Ian Fraser “Lemmy” Kilmister, the charismatic frontman of heavy metal group Motörhead, has died of cancer, the band announced on Facebook. He was 70 years old.
“There is no easy way to say this…our mighty, noble friend Lemmy passed away today after a short battle with an extremely aggressive cancer,” the post reads.
The singer and bassist celebrated his birthday Thursday and found out about his cancer two days later, according to the Facebook post.
Born in Staffordshire, England, Lemmy played in the space rock group Hawkwind from 1972 to 1975. Breaking from his former group’s sound, Kilmister formed Motörhead along with Pink Fairies guitarist Larry Wallis and drummer Lucas Fox in 1975. The name was the same as the final song Kilmister penned for Hawkwind, which is track No. 1 on Motörhead’s first recorded album, On Parole.
Not long after forming the group, Wallis and Fox were replaced by a new guitarist and drummer in Eddie Clarke and the late Phil Taylor, respectively. The trio produced five albums together, including the seminal Ace of Spades in 1980.

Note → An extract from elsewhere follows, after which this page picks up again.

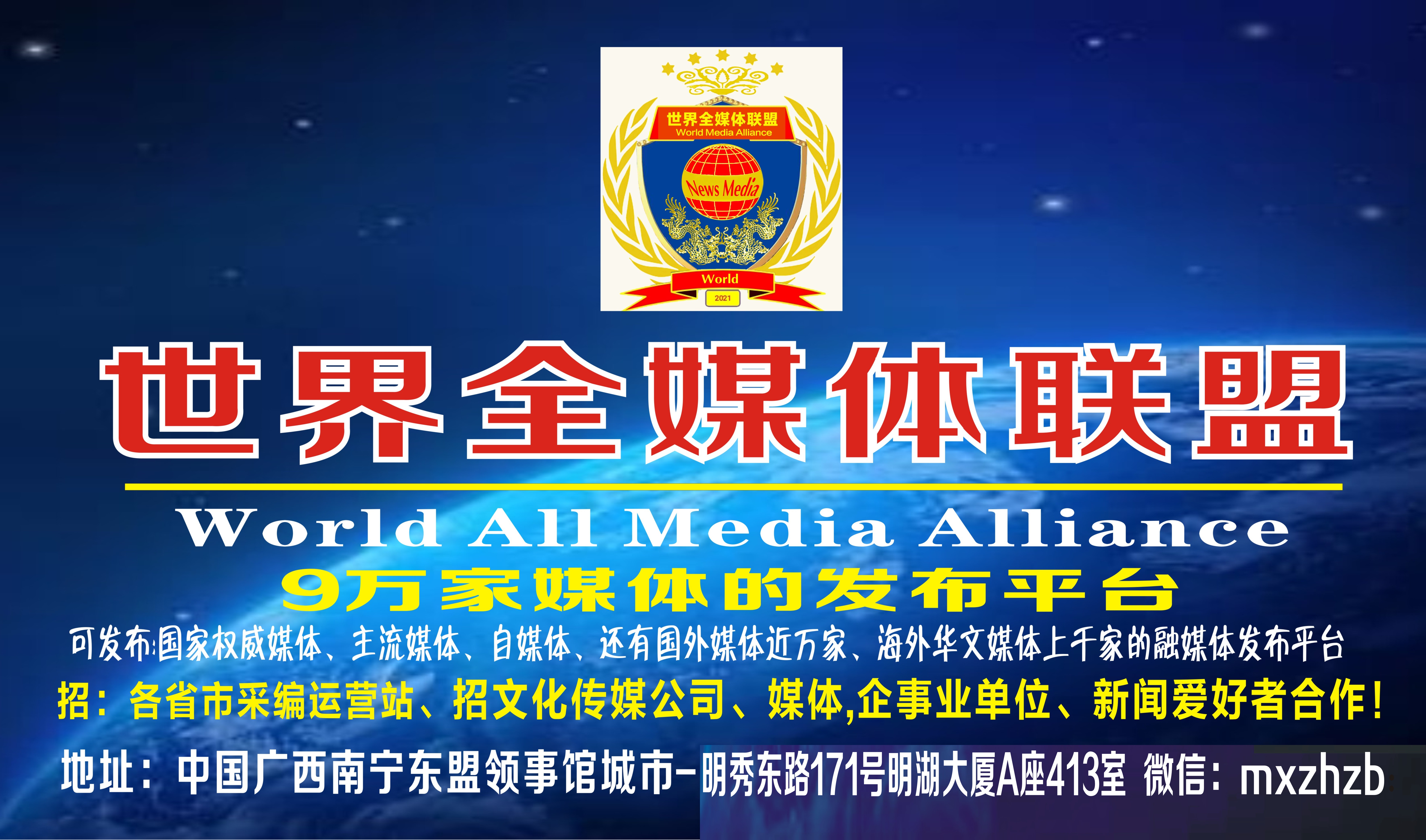 小片尾标板2022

Motörhead produced 22 studio albums with various lineups, with Lemmy as the only regular member. The most recent configuration included guitarist Phil Campbell and former King Diamond drummer Mikkey Dee; the group put out August’s Bad Magic. Kilmister’s brash vocals and frantic bass riffs were essential to the group’s frenetic sound, and his look — a black cowboy hat and mutton chops — was synonymous with the band’s image.
Known for his love of alcohol and brazen personality, Lemmy embraced the rockstar image.

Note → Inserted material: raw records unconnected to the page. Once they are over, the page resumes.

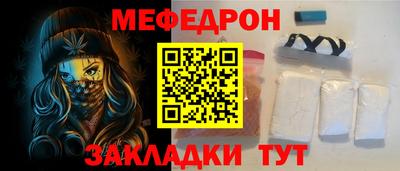 дмт Малоярославец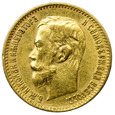 Rosja 5 Rubli 1900, Mikołaj II, st. 3+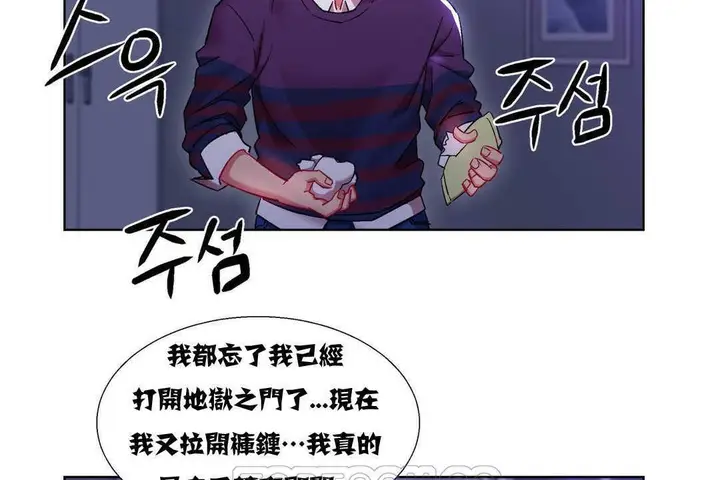 漫画《出租女孩》第11话第105张图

“If you’re gonna be a f—ing rock star, go be one. People don’t want to see the guy next door on the stage, they want to see a being from another planet,” he told the Rock & Roll Hall of Fame. “You want to see somebody you’d never meet in ordinary life, for a start. You want to see a being from somewhere else, who comes to your planet, f—s you up and goes away again.
“That’s the idea with rock & roll. It should be amazing from start to finish and not ordinary.”

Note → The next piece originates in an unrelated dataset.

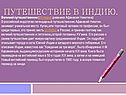 Путешествие в Индию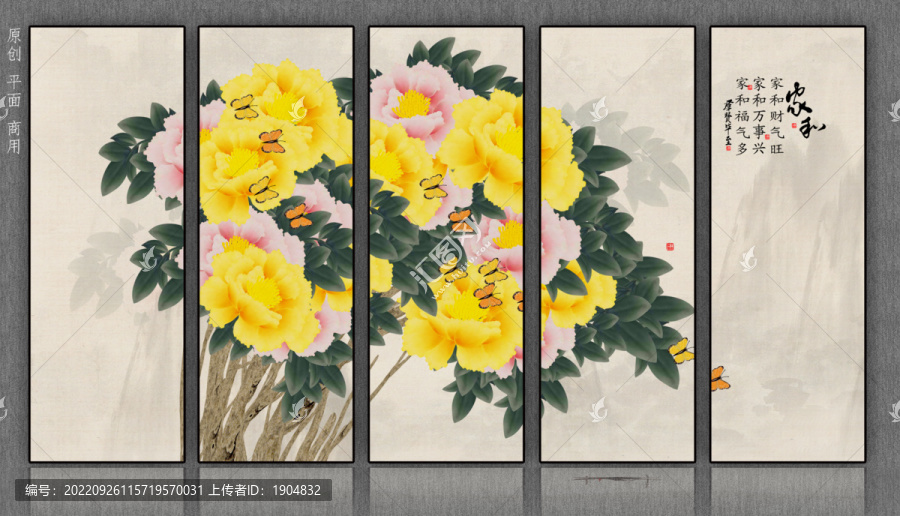 花開富貴牡丹圖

The group’s music never produced exorbitant record sales, but did garner a cult following and influence other musicians. Members of the rock family posted their condolences on social media:
Lost one of my best friends, Lemmy, today. He will be sadly missed. He was a warrior and a legend. I will see you on the other side.
— Ozzy Osbourne (@OzzyOsbourne) December 29, 2015
Oh my. Lemmy got let in on the big secret. One of the greatest rockers of all time. Amazingly unique incredible bass player. My hero. Wow.
— Flea (@flea333) December 29, 2015
Lemmy RIP….@myMotorhead my condolences to his family..
— Billy Idol (@BillyIdol) December 29, 2015
— Dave Navarro (@DaveNavarro) December 29, 2015
A sad day. Thanks for the songs and memories. We lost an original today. RIP Lemmy Kilmister.
— Nickelback (@Nickelback) December 29, 2015
My dear friend, Lemmy, passed away today. I’ve known him for 38 years. He will be so missed but he will never be forgotten.
— Sharon Osbourne (@MrsSOsbourne) December 29, 2015
RIP #Lemmy heaven is Rockin tonight
— Joey Kramer (@joeykramer) December 29, 2015
Very sad to hear of Lemmy’s passing. We’ve lost a true, true legend. RIP pic.twitter.com/vVVckaeZXM
— Geezer Butler (@GZRMusic) December 29, 2015
Lemmy — Motorhead What else can I say?